# Your objective
Once the pictures have been excluded, set down each remaining entry word for word.

# Material for this exercise
◇ ◇ ◇ ◇ ◇ ◇ ◇
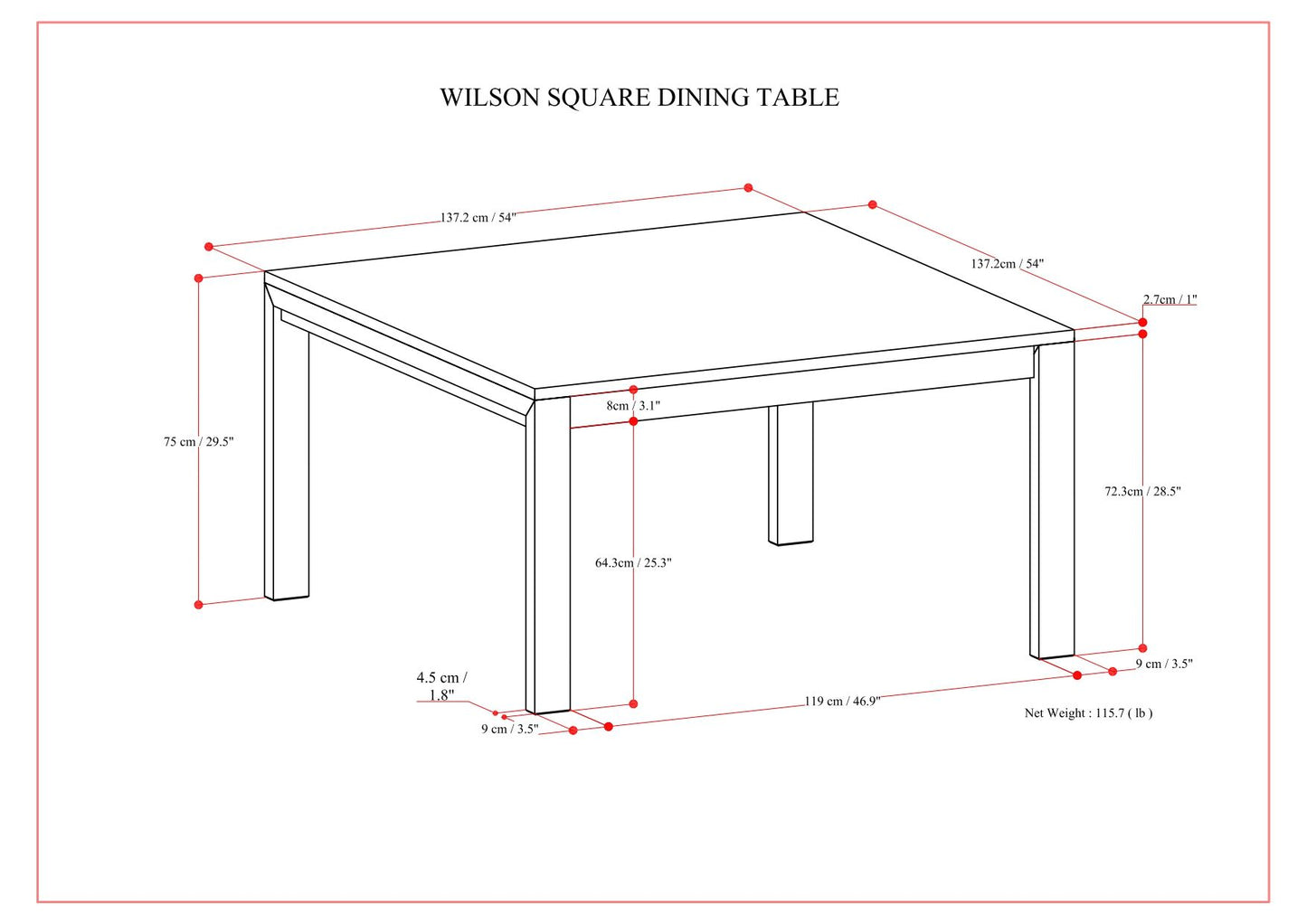 WILSON SQUARE DINING TABLE

137.2 cm / 54"

137.2cm / 54"

2.7cm / 1"

75 cm / 29.5"

8cm / 3.1"

72.3cm / 28.5"

64.3cm / 25.3"

4.5 cm / 1.8"

9 cm / 3.5"

119 cm / 46.9"

9 cm / 3.5"

Net Weight : 115.7 ( lb )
◇ ◇ ◇ ◇ ◇ ◇ ◇
# Solution to the exercise
 WILSON SQUARE DINING TABLE

137.2 cm / 54"

137.2cm / 54"

2.7cm / 1"

75 cm / 29.5"

8cm / 3.1"

72.3cm / 28.5"

64.3cm / 25.3"

4.5 cm / 1.8"

9 cm / 3.5"

119 cm / 46.9"

9 cm / 3.5"

Net Weight : 115.7 ( lb )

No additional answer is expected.